3) “Off-label” use of drug-eluting stents
DES are often used for “off-label” indications, untested in RCTs, where observational studies demonstrate complications are higher when compared to “on-label” use. The aim was to determine whether clinical outcomes differ following DES and BMS implantation in a patient cohort defined by DES “off-label” indications.
a. Methods and results
Patients who underwent coronary stenting for an “off-label” indication between January 2003 and September 2005 in Scotland were included. Clinical outcomes were determined using linkage to national admission and death databases. Propensity scores were calculated using important baseline variables and DES were matched to BMS on a one-to-one basis to provide a fair comparison. The final study population comprised 1,642 well matched patients. Event-free survival was calculated over 24 months using the Kaplan-Meier method. All-cause death was more common following BMS during follow-up. No difference in the rates of MI was noted. Target vessel revascularisation was reduced in patients treated with DES.

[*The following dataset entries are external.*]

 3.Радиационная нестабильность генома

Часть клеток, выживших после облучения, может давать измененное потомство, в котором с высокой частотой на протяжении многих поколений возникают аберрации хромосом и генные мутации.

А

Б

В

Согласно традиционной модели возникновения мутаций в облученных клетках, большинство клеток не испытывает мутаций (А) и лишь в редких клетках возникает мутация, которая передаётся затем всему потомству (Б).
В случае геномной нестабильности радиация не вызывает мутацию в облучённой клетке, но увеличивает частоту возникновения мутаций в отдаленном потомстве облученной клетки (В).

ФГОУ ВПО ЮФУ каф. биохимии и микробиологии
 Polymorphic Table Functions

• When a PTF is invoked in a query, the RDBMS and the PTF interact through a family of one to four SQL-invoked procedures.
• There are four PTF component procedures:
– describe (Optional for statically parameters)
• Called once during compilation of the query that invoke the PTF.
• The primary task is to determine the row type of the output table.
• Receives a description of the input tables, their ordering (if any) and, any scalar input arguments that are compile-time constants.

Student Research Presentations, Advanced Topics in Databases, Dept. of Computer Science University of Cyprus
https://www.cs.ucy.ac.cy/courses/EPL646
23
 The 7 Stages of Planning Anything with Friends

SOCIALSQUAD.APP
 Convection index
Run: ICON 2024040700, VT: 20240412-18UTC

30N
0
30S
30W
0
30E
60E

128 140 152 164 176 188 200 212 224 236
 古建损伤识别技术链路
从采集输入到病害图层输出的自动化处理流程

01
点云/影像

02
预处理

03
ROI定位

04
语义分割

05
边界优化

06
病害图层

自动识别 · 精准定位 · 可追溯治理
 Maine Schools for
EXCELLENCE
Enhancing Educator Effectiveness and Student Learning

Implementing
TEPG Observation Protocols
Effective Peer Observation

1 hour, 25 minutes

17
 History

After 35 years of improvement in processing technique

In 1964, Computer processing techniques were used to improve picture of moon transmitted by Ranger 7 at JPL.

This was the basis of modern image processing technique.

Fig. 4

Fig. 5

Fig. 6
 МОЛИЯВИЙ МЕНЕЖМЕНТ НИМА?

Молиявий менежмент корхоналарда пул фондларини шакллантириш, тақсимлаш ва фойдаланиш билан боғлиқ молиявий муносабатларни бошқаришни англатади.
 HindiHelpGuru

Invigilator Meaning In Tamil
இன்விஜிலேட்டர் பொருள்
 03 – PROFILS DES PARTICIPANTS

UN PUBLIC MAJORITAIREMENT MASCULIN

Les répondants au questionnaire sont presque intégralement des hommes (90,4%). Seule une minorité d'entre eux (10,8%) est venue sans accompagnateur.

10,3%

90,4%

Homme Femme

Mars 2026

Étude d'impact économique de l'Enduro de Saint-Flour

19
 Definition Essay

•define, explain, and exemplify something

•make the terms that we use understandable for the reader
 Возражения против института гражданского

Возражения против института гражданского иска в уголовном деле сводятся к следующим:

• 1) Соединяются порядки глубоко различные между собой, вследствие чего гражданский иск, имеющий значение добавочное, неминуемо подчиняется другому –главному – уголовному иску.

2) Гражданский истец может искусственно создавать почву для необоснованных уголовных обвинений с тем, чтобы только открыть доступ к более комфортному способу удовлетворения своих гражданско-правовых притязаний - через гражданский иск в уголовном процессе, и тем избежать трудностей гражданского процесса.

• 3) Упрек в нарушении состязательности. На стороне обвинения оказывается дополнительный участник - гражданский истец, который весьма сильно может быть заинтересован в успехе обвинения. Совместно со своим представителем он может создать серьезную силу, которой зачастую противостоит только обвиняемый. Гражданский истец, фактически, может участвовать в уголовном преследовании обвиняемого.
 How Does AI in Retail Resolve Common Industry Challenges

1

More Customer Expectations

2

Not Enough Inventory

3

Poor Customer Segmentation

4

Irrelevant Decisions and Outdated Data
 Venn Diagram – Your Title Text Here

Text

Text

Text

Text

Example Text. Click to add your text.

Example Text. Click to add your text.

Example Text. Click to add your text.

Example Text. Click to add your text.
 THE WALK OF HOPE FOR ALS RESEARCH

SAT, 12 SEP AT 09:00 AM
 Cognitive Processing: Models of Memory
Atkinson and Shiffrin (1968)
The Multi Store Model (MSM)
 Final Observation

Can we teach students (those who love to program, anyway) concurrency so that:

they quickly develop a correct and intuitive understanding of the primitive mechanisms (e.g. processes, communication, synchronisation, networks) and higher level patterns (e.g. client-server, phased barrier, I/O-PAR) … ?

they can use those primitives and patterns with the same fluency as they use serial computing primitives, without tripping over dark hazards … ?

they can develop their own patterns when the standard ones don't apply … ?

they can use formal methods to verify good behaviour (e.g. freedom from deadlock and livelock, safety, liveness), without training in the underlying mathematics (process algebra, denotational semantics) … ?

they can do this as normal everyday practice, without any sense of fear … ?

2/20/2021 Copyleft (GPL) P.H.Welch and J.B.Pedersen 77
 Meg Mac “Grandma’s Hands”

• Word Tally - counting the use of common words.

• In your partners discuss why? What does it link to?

The largely reassuring findings of this study should be seen in the context of a subsequent growing body of literature also suggesting similar risks for DES and BMS when compared for both on-label and off-label use. Although the benefits of DES were evident, the absolute reduction in TVR was lower than previously demonstrated in RCTs.
4) Appropriate use of drug-eluting stents - a modified Delphi consensus study
Best practice with respect to stent selection during PCI was poorly defined, as evidenced by the lack of detailed clinical guidance on the use of DES and wide practice variation demonstrated. It was not clear whether in any given setting there had been either underuse - potentially forfeiting the benefits of DES, or overuse - where benefits may be outweighed by risks. The aim was to use an expert panel to develop criteria for the appropriate use of DES using the modified Delphi method, to determine the extent to which current practice in Scotland met the appropriateness criteria and to validate the criteria by analysing clinical outcomes
a. Methods, results, conclusions
Consensus criteria for appropriate DES use were defined using a modified Delphi questionnaire. Expert panelists were used to define levels of appropriate use and were compared to clinical practice. The results suggested that current overall rates of DES use are acceptable. Better targeting of DES to the most appropriate lesions may be possible with the aims of reducing the known geographical inequities and maximising clinical benefit. Finally, using similar methods to chapter 4, it was shown that underuse of DES in appropriate patients was associated with higher levels of target vessel revascularisation without any difference in MI or death.